Text provided
(begin)

A RADIX-16 FFT ALGORITHM SUITABLE FOR MULTIPLY-ADD INSTRUCTION
BASED ON GOEDECKER METHOD

Daisuke Takahashi

Institute of Information Sciences and Electronics, University of Tsukuba
1-1-1 Tennodai, Tsukuba-shi, Ibaraki 305-8573, Japan
daisuke@is.tsukuba.ac.jp

ABSTRACT

A radix-16 fast Fourier transform (FFT) algorithm suitable for multiply-add instruction is proposed. The proposed radix-16 FFT algorithm requires fewer floating-point instructions than the conventional radix-16 FFT algorithm on processors that have a multiply-add instruction. Moreover, this algorithm has the advantage of fewer loads and stores than either the radix-2, 4 and 8 FFT algorithms or the split-radix FFT algorithm. We use Goedecker’s method to obtain an algorithm for computing radix-16 FFT with fewer floating-point instructions than the conventional radix-16 FFT algorithm. The number of floating-point instructions for the proposed radix-16 FFT algorithm is compared with those of conventional power-of-two FFT algorithms on processors with multiply-add instruction.

(end)

Extracted information
(begin)

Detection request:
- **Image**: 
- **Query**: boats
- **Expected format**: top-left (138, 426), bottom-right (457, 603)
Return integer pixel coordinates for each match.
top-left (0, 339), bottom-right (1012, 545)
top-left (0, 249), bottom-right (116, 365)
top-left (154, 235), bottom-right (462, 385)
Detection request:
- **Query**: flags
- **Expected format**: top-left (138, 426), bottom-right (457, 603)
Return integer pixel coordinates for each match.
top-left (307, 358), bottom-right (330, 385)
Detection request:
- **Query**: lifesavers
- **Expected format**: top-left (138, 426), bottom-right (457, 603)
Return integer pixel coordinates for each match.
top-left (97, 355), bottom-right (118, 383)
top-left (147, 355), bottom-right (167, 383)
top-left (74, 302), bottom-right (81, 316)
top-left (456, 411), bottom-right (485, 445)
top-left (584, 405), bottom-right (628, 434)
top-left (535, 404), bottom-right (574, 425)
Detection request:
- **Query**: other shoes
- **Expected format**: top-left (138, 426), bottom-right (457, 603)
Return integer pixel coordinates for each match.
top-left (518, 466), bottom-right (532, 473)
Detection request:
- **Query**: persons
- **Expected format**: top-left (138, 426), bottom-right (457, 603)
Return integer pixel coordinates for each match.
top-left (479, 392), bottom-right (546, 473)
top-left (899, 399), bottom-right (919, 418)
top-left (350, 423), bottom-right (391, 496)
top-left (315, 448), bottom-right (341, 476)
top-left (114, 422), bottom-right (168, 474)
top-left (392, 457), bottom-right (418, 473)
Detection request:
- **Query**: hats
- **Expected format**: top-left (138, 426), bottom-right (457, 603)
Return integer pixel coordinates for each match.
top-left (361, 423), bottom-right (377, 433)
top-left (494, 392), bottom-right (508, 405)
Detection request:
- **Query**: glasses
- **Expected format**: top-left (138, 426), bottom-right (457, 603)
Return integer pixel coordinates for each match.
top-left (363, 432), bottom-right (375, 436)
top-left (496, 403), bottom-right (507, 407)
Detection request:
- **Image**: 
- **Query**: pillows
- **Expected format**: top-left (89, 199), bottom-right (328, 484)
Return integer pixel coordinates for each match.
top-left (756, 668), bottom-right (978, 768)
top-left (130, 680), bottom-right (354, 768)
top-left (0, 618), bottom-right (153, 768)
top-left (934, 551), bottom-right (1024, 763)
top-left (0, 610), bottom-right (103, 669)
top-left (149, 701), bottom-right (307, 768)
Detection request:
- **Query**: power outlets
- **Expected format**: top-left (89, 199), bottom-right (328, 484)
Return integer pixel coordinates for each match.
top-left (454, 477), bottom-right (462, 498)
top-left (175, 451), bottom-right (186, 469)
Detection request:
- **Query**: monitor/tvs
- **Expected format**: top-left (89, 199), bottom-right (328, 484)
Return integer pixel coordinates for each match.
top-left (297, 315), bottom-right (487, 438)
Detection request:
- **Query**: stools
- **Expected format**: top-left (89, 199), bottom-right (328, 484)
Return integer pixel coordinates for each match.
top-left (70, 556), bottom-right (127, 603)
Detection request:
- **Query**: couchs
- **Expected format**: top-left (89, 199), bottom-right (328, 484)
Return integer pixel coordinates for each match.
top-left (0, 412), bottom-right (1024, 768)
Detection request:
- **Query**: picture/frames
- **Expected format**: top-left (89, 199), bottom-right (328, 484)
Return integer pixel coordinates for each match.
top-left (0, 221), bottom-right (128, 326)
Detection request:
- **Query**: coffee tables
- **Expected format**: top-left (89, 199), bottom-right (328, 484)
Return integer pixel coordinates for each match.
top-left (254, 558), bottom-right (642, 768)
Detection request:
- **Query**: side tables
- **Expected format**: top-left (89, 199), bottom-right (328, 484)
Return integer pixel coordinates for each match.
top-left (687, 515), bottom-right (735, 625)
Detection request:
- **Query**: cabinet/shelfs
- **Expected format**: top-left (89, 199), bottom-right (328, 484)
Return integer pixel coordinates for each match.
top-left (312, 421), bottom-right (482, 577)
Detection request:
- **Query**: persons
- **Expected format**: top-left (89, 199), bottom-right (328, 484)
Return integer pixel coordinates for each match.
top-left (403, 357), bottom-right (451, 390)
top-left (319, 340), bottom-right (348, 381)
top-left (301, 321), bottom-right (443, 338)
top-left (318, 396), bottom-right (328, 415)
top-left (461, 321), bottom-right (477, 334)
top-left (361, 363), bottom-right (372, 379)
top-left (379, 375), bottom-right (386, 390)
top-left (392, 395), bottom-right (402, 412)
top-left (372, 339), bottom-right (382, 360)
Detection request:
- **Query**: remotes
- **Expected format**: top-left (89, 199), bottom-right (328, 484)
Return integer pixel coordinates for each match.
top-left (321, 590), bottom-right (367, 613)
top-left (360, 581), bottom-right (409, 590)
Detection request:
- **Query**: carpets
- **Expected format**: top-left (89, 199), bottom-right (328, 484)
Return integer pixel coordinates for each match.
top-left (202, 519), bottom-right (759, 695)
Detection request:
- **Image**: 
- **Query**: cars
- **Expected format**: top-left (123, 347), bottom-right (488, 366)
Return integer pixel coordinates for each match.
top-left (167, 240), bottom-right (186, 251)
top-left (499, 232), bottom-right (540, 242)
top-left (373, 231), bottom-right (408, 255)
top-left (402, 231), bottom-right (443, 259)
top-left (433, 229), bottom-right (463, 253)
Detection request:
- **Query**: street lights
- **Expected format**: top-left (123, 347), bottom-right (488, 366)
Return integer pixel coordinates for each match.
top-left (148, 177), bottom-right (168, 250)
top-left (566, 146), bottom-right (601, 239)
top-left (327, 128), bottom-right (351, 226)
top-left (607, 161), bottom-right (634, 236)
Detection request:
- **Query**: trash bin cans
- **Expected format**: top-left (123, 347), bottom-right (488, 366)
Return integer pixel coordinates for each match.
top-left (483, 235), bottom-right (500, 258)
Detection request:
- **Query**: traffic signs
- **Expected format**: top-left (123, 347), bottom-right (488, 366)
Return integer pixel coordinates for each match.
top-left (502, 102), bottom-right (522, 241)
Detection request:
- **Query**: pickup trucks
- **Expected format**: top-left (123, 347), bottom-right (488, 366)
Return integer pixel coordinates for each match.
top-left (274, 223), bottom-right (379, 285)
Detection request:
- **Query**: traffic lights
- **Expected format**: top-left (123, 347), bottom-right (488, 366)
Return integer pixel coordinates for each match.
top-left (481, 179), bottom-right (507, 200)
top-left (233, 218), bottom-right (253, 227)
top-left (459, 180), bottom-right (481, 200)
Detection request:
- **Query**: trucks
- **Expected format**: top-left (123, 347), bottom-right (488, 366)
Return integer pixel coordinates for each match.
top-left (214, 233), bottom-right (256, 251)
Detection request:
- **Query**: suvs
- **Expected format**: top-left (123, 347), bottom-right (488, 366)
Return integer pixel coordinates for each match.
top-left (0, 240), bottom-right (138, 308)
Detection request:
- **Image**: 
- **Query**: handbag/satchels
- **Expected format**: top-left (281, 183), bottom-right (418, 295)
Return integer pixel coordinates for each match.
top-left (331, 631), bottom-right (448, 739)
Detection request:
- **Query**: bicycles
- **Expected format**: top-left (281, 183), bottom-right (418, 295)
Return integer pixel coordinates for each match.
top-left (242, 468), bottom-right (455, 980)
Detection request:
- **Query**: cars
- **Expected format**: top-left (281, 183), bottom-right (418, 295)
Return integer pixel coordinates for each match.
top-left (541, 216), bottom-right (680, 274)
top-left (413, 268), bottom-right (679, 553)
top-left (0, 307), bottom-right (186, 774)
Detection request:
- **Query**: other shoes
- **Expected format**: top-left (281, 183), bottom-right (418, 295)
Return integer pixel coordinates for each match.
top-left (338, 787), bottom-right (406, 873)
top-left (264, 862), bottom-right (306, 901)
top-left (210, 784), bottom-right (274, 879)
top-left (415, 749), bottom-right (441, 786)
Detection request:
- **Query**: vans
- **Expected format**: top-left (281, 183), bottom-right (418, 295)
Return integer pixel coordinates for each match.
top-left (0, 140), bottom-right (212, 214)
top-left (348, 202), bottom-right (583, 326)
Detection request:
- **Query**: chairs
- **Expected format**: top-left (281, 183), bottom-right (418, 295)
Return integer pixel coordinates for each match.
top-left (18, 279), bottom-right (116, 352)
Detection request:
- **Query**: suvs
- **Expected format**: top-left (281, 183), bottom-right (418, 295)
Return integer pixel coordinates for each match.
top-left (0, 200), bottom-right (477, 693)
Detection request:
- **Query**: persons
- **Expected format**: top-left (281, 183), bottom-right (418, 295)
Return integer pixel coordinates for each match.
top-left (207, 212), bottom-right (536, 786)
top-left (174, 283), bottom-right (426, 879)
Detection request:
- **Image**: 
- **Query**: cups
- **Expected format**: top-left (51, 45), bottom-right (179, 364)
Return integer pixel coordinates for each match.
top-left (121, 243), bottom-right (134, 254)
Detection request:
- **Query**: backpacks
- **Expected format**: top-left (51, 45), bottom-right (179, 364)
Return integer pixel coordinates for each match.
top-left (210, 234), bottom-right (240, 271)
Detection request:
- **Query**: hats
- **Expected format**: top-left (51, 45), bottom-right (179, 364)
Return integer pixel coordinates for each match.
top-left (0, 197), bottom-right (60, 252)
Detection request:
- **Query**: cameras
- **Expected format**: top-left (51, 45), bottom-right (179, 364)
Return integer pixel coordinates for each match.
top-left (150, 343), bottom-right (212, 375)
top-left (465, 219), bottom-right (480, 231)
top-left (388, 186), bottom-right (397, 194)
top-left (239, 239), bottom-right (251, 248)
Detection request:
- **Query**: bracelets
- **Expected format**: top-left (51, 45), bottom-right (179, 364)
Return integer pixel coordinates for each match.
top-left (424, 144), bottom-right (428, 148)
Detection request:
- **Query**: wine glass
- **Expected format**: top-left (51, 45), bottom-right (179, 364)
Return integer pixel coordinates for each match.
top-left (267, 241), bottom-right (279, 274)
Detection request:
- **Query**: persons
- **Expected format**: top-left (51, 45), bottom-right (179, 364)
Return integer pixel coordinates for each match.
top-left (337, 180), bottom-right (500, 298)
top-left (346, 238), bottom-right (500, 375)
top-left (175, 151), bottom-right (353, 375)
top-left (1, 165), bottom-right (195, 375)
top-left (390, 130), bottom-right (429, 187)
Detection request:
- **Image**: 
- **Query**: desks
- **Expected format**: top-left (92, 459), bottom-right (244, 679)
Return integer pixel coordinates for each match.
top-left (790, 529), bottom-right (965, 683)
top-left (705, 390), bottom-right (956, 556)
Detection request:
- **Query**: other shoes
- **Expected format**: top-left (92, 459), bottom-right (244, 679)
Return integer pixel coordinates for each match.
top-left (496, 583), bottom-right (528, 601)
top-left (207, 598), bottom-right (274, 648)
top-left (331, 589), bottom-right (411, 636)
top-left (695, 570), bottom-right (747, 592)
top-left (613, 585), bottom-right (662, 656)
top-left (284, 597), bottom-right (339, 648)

(end)

Required tasks
1/ Answer these questions about the FFT abstract, one per line:
(a) Whose method is used to obtain the proposed algorithm?
(b) Which university is the author's institute part of?
(c) Which algorithms does the proposed algorithm need fewer loads and stores than?
2/ Does each statement agree with the FFT abstract? Give yes or no and quote the words that decide it.
(a) The proposed algorithm needs more loads and stores than the split-radix FFT algorithm.
(b) The floating-point instruction counts are compared on processors with a multiply-add instruction.
(c) The author's institute is in Ibaraki.
3/ Retype the stretch of the FFT abstract from "A radix-16 fast" through "with multiply-add instruction.", keeping every word and mark unchanged.

Responses by task
1/
(a) Goedecker's method.
(b) The University of Tsukuba.
(c) The radix-2, 4 and 8 FFT algorithms and the split-radix FFT algorithm.

2/
(a) No: "this algorithm has the advantage of fewer loads and stores than either the radix-2, 4 and 8 FFT algorithms or the split-radix FFT algorithm"
(b) Yes: "compared with those of conventional power-of-two FFT algorithms on processors with multiply-add instruction"
(c) Yes: "Tsukuba-shi, Ibaraki 305-8573, Japan"

3/
A radix-16 fast Fourier transform (FFT) algorithm suitable for multiply-add instruction is proposed. The proposed radix-16 FFT algorithm requires fewer floating-point instructions than the conventional radix-16 FFT algorithm on processors that have a multiply-add instruction. Moreover, this algorithm has the advantage of fewer loads and stores than either the radix-2, 4 and 8 FFT algorithms or the split-radix FFT algorithm. We use Goedecker’s method to obtain an algorithm for computing radix-16 FFT with fewer floating-point instructions than the conventional radix-16 FFT algorithm. The number of floating-point instructions for the proposed radix-16 FFT algorithm is compared with those of conventional power-of-two FFT algorithms on processors with multiply-add instruction.